■ COMPITI ED ESERCIZI:
- a) Nel testo sulle nozze del ministro Brunetta, che mestiere fa la futura sposa?
- b) Continua il testo sulle nozze del ministro Brunetta a partire dall'ultima frase riportata.

■ TESTO DA LEGGERE:
····················

Al governo non si scherza: ogni giorno un family-day. Dopo la Gelmini, tocca a Brunetta. Stavolta il ministro tascabile ruba la scena nazionale con un annuncio personalissimo, senza provocazioni e senza paradossi: «Mi sposerò l'anno prossimo». Confermando l'indole di uomo iperattivo e iperefficiente, idee già chiare anche sul luogo, meglio detto location: «A Venezia o a Ravello. Oppure in tutti e due i posti». Magari, una cosa così: il rito civile nel municipio lagunare, che all'epoca spera sia suo, poi rito religioso e banchetto nuziale sulla costiera amalfitana. Ben definita ovviamente anche la futura sposa, la signorina Titti, arredatrice d'interni che gli ha stregato il cuore (contrariamente a quanto pensano i lavoratori del parastato, anche Brunetta ne detiene uno).
Viva gli sposi. Ogni matrimonio, per quanto sull'antico istituto gravi un perenne stato di crisi, resta comunque una lieta notizia. Se poi tocca a Brunetta, inevitabile che assuma per tanti motivi i contorni di un mezzo evento (mezzo in senso buono). Già il ministro della funzione pubblica ripiega sul privato alla bella età di sessant'anni, e questo appare di per sé clamoroso. Da un punto di vista squisitamente nuziale, Brunetta è a tutti gli effetti un superbamboccione. Mentre i suoi coetanei cominciano a portare i nipotini sulle giostre, lui assapora i fremiti del trentenne. La sorpresa diventa inevitabile, perché è pur vero che l'amore non ha età, che ormai tutto si posta in avanti (oltre ai matrimoni, anche i battesimi e i funerali), ma assistere alla capitolazione di un single impenitente proprio quando sembra sul punto di trionfare, alla soglia dei sessanta, innegabilmente crea scalpore. E tutto sommato crea anche un po' di apprensione tra i dipendenti pubblici, conoscendo il personaggio particolare: se considera i sessanta età da matrimonio, a quanti anni penserà di mandare in pensione gli uscieri?
Certo è dura tenere dietro all'andatura del ministro Duracell. Il Brunetta-show non smonta mai le tende. Effetti speciali a ciclo continuo. Se passa un giorno senza che lanci un annuncio, la gente si preoccupa: oggi Brunetta non s'è fatto vivo, ossignore non gli sarà per caso capitato qualcosa...
Sostenuto almeno fino a pochi mesi fa da sontuosi indici di gradimento, il professore sa che i suoi fan lo vogliono così. Non può permettersi di deluderli. Ogni giorno, come un bravo pescatore, li pastura. Proprio ieri il nostro Tramontano ne ha ricostruito con gustosa biografia la vita e le opere: dai primi trionfi nella guerra agli scansafatiche, fino al crescendo di fantasmagorici progetti sui giovani. Restando a questi ultimi, in sintesi, vuole buttarli fuori di casa al compimento dei 18 anni, per legge, sostenuti da un assegno stellare di 500 euro. Ovviamente, tutto per il loro bene, perché imparino a diventare uomini: altro che l'intenerito appoggio paterno di Vittorio Feltri.

····················

■ DATI RACCOLTI:
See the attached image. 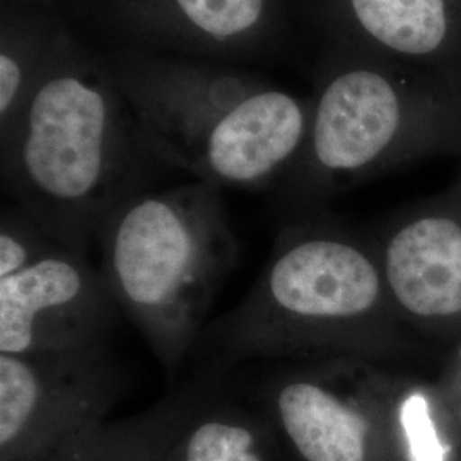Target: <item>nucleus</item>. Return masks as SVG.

····················

■ RISULTATI:
- a) È un'arredatrice d'interni.

- b)
Chi lo tiene, l'incontenibile Brunetta: qualunque cerchia umana che finisca per «oni» richiama il suo drastico intervento ministeriale. Prima i fannulloni, quindi i bamboccioni: adesso che fa il salto della quaglia, niente di più facile vederlo scatenato con gli scapoloni. Il saggio Tremonti, di fronte a tanta frenesia, pensa apertamente che il suo collega rompa abbastanza facendo un'altra rima. Dati i rapporti, non è ancora chiaro se il ministro dell'economia sarà nella lista degli invitati.
Comunque lo si consideri, a Brunetta non si può però ascrivere uno dei sette peccati capitali: l'accidia. Tutti devono dargliene atto: i suoi ultrà e i suoi sarcastici detrattori. Non conosce noia, paura, rinuncia. A queste, contrappone coraggio, attivismo, inventiva. Annunciando la disponibilità a fare il sindaco di Venezia, ha spiegato subito il senso: «Mi sdoppierò tra ministero e municipio per il bene della città. Sia chiaro: io stavo bene dove stavo. Mi sto complicando la vita... ».
Evidentemente, sottovaluta il terzo impegno: il matrimonio. Dividendosi per tre, si accinge a scoprire che un ministero atroce come quello della funzione pubblica e una città complicata come Venezia non sono molto più impegnativi di una moglie. Se poi fa in tempo a infilarci anche un figlio - conoscendolo, chi si sorprende -, la scoperta può rivelarsi choccante: fare il professore è difficile, fare il ministro è difficile, fare il sindaco è difficile, ma fare il padre è dannatamente più difficile.
In ogni caso, complimenti a lui.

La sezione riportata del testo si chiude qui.